That Nets pick in the Kyrie Irving trade gives the Cavs a crucial LeBron James insurance policy


The best-case scenario for the Cavaliers is for the Nets to be awarded the No. 1 overall pick in the 2018 draft. (Kathy Willens/Associated Press)

Normally, it’s difficult to get back close to equal value for a talent like Kyrie Irving, a four-time all-star and one-time NBA champion. But in this week’s trade with the Boston Celtics, Cleveland’s front office managed to acquire not only players that will help the Cavaliers remain competitive in the East this season, but a critical future asset: the Brooklyn Nets’ 2018 unprotected first-round pick.

By pushing for the inclusion of the pick, the Cavaliers are betting that the Nets will be one of the worst teams in the NBA next season. If so, they can use that pick to either entice James to stay, by perhaps dangling the draft choice in a trade for a star veteran, or to rebuild if The King decides to leave.

The best-case scenario for Cleveland is Brooklyn winning the No. 1 overall pick in the 2018 draft. To maximize those odds, the Nets have to post the worst record in the NBA, which they just did last season.

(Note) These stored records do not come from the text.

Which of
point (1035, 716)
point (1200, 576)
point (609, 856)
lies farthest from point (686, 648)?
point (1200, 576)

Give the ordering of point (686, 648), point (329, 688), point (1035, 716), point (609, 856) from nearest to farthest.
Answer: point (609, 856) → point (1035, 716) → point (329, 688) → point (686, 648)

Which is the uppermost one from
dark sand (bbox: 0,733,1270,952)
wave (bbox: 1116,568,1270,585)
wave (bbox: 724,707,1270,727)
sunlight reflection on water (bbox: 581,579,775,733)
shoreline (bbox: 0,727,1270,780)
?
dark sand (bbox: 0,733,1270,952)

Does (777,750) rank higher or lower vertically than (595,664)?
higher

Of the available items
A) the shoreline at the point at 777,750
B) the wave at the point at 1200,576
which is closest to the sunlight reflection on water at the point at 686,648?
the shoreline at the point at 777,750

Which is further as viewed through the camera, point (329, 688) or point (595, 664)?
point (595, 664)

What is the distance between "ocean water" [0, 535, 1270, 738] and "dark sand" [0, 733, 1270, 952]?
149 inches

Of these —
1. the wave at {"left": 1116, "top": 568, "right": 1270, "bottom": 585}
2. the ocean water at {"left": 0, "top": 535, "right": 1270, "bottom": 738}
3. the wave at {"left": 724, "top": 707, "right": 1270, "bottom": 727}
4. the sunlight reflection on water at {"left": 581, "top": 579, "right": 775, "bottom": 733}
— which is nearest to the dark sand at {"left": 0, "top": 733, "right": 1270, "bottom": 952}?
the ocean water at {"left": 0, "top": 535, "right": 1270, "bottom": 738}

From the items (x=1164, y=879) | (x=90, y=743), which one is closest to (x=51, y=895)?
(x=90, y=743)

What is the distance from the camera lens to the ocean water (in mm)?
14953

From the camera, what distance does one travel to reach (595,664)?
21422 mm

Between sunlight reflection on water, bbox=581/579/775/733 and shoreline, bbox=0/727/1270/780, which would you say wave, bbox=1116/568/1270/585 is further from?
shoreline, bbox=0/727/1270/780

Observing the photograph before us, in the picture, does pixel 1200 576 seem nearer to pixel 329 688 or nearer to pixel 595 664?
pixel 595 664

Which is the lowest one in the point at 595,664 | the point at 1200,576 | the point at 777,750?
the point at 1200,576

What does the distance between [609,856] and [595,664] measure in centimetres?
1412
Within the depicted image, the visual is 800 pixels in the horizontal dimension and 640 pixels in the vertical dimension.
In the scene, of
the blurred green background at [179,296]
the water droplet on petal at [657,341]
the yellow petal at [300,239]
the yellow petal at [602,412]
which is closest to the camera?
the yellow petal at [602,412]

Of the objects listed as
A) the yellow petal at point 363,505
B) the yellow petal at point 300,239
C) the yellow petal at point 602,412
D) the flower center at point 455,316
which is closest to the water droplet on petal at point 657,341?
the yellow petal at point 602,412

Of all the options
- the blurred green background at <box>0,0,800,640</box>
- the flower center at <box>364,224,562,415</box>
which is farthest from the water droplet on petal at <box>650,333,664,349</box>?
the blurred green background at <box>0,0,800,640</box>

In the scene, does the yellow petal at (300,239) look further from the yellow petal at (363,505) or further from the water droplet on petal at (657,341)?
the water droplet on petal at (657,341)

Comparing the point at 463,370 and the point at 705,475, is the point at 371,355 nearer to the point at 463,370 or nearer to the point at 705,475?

The Nets, winners of only 20 games last season, should be a better team in 2017-18. They acquired D’Angelo Russell, the No. 2 overall pick in 2015, and Timofey Mozgov from the Los Angeles Lakers in exchange for Brook Lopez; selected 6-foot-10, 235-pound center Jarrett Allen from Texas in the first round of the draft; acquired Allen Crabbe from the Portland Trail Blazers, DeMarre Carroll from the Toronto Raptors and re-signed veteran point guard Jeremy Lin.

But the oddsmakers are not yet impressed, setting the Nets’ 2017-18 over/under win total at just 20 1/2 games, the lowest in the NBA for the upcoming season — which is great news for Cleveland’s front office.

Win totals such as these are not the end of the conversation in terms of team strength, but it is worth noting that, on average, teams with a higher win total have performed better during the regular season. Since 2001-02, an NBA team with a preseason win total of 20 1/2 or less has won 18 games with a high of 23 wins. A team with a win total between 21 and 25 1/2 games won 26 games on average, and upward from there.


Historical results don’t suggest a big uptick in wins, either. There have been 12 teams since 1979-80, the first year the three-point line was implemented, that won 20 games in a season. Just three improved by 10 or more wins the following season: the 1988-89 Golden State Warriors, the 1994-95 Milwaukee Bucks and the 1997-98 San Antonio Spurs. The Spurs took a huge leap forward after selecting future Hall of Fame big man Tim Duncan in the draft and the Bucks got a boost from Glenn Robinson, also a No. 1 overall pick. The Nets, while improved, don’t have that much talent coming in to help in 2017-18 (they landed the top choice in this year’s draft but had previously traded the rights to Boston).

But even if the Cavaliers do get the top pick in the draft, it won’t mitigate the loss of a transcendental player like James.

ESPN gave the top pick in the 2017 draft, Markelle Fultz, a 5.9 percent chance of being an all-star at some point between his second and fifth season in the NBA. The No. 2 pick, Lonzo Ball, was given a 7.3 percent chance. And that’s just to be an all-star, not the four-time regular season MVP James has been throughout his career.

Over the past decade, the top overall pick has provided an average of 6.1 win shares per 82 games over their career, with a slight decrease in production with every pick thereafter. James is worth more than 2 1/2 times that amount (15.9 per 82 games), not including anything he did in the playoffs.


The better option for Cleveland would be to use the Nets’ pick to bring in another superstar to play alongside James. The 2018 NBA draft is deep with talent, especially at forward, with Missouri’s Michael Porter, Duke’s Marvin Bagley III, Arizona’s DeAndre Ayton and Texas’ Mohamed Bamba all figuring to be among the first names called from the podium. Certainly more than one NBA team would be interested in the upside a high draft pick provides at a cost-controlled price. Plus, the No. 1 overall pick has been traded six times in league history before the season started, with just one, the 1986 trade involving Brad Daugherty, triggering seller’s remorse.

Whether the Cavaliers decide to keep the pick or trade it, one thing is certain — their future looks much brighter than it did before the Irving trade.